[インタビュー記事]
フジファブリックはお洒落になっちゃダメという意味では、「月見草」も叙情派フォーキーと言える曲にアナログシンセの音が突然大きめに入ってくるという。

あれ、でかいですよね?(笑) エンジニアさんがすごくでかくしてきて。でも、そのいびつさが良くて。いびつさって意図的に作れなかったりするので、“でかくなっちゃいました”“いいんじゃない?”っていうようないびつさが降ってきてくれました。“ラッキー!”みたいな感覚なんですけど、この曲自体が人生において“寂しい、侘しい、しんどいって感じるのも最高じゃん”っていう曲だし。ざっくり言いすぎですけど、そういう曲なので生きていることのよく分からなさと嬉しさと寂しさみたいなところが…そういったものを表現するには、ああいうシンセが必要だったんです。曲が広がるタイミングだから、あれくらいレベルがでかくていいと思います。

途中のラッパの音はカズーですか?

あれは口で出した音なんです。“口トロンボーン”って呼んでいるんですけど、デモを作った時から入っていて、デモの音をそのまま使っています。メンバーに“ここ、のどかなトロンボーンのミュートした音が欲しいね”って説明する時にトロンボーンのプラグインを持っていなかったから口でやったら、それが面白いってなりました。

ライヴで「月見草」をやるとしたら?

口でやるんじゃないですかね。もう、全員でやりたいですね(笑)。

お話を聞きながら、人生観や音楽愛も含め、自分を見つめ直すことが今回、大きなテーマになっていたんだと改めて感じて、肖像画を意味する“PORTRAIT”というタイトルは本当にぴったりだと思いました。

自分たちの肖像画と対峙している感覚がありますね。それはやっぱり20周年ということが大きくて、バンドを続けていく中で節目になる年でもあるので、ちゃんとこのバンドと向き合って未来にも思いを馳せつつ、過去のことも振り返りながら“こういうことを思ったよな”っていう総集編のようなアルバムになりましたね。

取材:山口智男

アルバム『PORTRAIT』2024年2月28日発売 Sony Music Associated Records
    • 【完全生産限定盤】(CD+Blu-ray+PHOTO BOOK)
    • AICL-4490~2
    • ¥6,600(税込)
    • 【通常盤】(CD)

[課題]
**1.** インタビュー記事で、「月見草」が人生の中で感じても「最高じゃん」と歌っているとされる気持ちを、すべて書き出してください。
**2.** フジファブリックのインタビュー記事を、最後の行のあとから書き足してください。
ここからの記録は、上のインタビュー記事とは関係のない別の資料です。

[記録一覧]
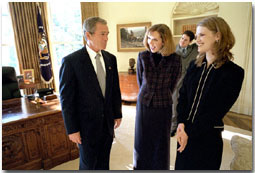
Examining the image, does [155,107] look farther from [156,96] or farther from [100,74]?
[100,74]

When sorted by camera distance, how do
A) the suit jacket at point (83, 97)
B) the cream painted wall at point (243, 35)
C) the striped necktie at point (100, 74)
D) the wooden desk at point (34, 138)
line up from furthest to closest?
the cream painted wall at point (243, 35)
the wooden desk at point (34, 138)
the striped necktie at point (100, 74)
the suit jacket at point (83, 97)

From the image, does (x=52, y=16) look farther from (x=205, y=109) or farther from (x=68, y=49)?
(x=205, y=109)

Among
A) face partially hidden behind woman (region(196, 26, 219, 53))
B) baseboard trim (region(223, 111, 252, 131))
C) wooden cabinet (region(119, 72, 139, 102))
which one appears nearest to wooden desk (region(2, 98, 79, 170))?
face partially hidden behind woman (region(196, 26, 219, 53))

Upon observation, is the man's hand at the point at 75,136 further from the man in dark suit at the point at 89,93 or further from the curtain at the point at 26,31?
the curtain at the point at 26,31

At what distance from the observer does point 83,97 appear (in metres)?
1.43

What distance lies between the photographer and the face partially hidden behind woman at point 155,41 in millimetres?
1643

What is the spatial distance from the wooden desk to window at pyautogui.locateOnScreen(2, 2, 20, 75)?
3446mm

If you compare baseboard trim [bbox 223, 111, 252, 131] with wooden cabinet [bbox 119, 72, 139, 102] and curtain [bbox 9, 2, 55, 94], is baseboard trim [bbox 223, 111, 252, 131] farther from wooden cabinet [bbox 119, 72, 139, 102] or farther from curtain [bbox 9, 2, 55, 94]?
curtain [bbox 9, 2, 55, 94]

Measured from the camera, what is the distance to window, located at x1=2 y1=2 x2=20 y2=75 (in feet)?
16.1

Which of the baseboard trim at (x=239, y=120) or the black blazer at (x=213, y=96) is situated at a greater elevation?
the black blazer at (x=213, y=96)

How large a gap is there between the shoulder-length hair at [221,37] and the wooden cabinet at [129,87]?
359 centimetres

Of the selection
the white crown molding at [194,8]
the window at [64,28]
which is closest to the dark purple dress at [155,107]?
the white crown molding at [194,8]

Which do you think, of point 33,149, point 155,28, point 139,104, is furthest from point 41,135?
point 155,28

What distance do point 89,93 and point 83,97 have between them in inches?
2.4
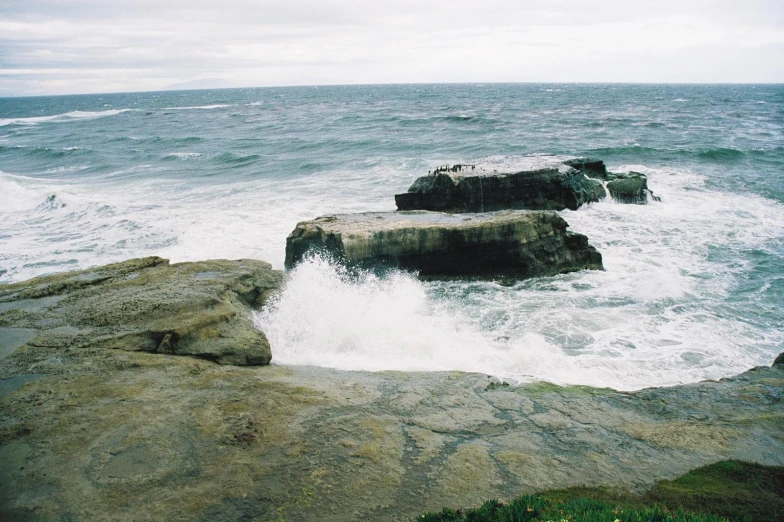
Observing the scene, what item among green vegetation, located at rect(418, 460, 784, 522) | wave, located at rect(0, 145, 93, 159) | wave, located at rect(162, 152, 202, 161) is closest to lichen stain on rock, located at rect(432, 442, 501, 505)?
green vegetation, located at rect(418, 460, 784, 522)

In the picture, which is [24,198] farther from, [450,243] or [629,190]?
[629,190]

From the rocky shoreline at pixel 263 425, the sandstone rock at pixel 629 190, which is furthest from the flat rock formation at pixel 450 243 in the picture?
the sandstone rock at pixel 629 190

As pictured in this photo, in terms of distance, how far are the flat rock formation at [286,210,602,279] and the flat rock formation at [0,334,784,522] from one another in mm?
5669

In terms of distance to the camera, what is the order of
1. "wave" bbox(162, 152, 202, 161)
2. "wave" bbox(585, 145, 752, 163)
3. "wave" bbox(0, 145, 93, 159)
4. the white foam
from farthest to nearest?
"wave" bbox(0, 145, 93, 159), "wave" bbox(162, 152, 202, 161), "wave" bbox(585, 145, 752, 163), the white foam

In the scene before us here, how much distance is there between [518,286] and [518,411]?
7.09 metres

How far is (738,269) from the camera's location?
1459 centimetres

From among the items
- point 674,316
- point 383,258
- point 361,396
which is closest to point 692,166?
point 674,316

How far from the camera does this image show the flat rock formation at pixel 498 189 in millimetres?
17078

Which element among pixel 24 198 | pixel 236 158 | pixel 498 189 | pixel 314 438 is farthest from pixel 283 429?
pixel 236 158

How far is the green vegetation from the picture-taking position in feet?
13.4

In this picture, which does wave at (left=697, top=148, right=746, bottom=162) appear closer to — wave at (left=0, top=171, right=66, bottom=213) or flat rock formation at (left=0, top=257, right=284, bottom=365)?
flat rock formation at (left=0, top=257, right=284, bottom=365)

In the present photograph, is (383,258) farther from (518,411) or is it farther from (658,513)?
(658,513)

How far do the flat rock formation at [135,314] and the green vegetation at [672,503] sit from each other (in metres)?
4.81

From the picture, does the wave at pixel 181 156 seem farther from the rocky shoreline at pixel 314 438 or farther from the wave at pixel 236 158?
the rocky shoreline at pixel 314 438
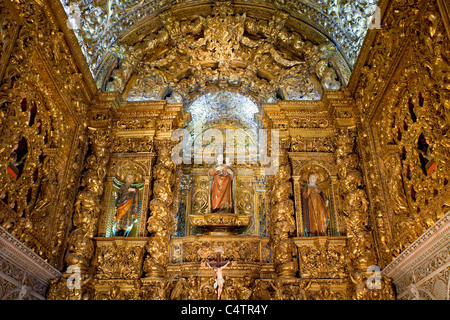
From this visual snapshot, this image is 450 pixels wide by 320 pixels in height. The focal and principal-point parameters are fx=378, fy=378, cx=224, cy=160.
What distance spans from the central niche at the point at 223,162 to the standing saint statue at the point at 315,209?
4.40 feet

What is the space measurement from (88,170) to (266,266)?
4364 mm

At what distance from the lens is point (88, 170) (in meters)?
8.27

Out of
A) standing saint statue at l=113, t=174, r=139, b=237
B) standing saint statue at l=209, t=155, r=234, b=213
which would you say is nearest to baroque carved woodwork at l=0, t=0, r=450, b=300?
standing saint statue at l=113, t=174, r=139, b=237

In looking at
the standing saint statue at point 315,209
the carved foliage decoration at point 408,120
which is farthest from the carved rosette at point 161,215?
the carved foliage decoration at point 408,120

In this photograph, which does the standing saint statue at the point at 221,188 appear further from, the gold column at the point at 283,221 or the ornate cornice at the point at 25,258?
the ornate cornice at the point at 25,258

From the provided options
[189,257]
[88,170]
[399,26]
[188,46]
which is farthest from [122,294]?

[回答一覧]
**1.** 寂しい、侘しい、しんどい

**2.**
    • AICL-4493
    • ¥3,300(税込)

ライヴ情報

『フジファブリック20th anniversary SPECIAL LIVE
at LINE CUBE SHIBUYA 2024「NOW IS」』
4/14(日) 東京・LINE CUBE SHIBUYA

『フジファブリック20th anniversary SPECIAL LIVE
at TOKYO GARDEN THEATER 2024「THE BEST MOMENT」』
8/04(日) 東京・東京ガーデンシアター

『フジファブリック 20th anniversary 3マンSPECIAL LIVE
at Osaka Jo Hall 2024「ノンフィクション」』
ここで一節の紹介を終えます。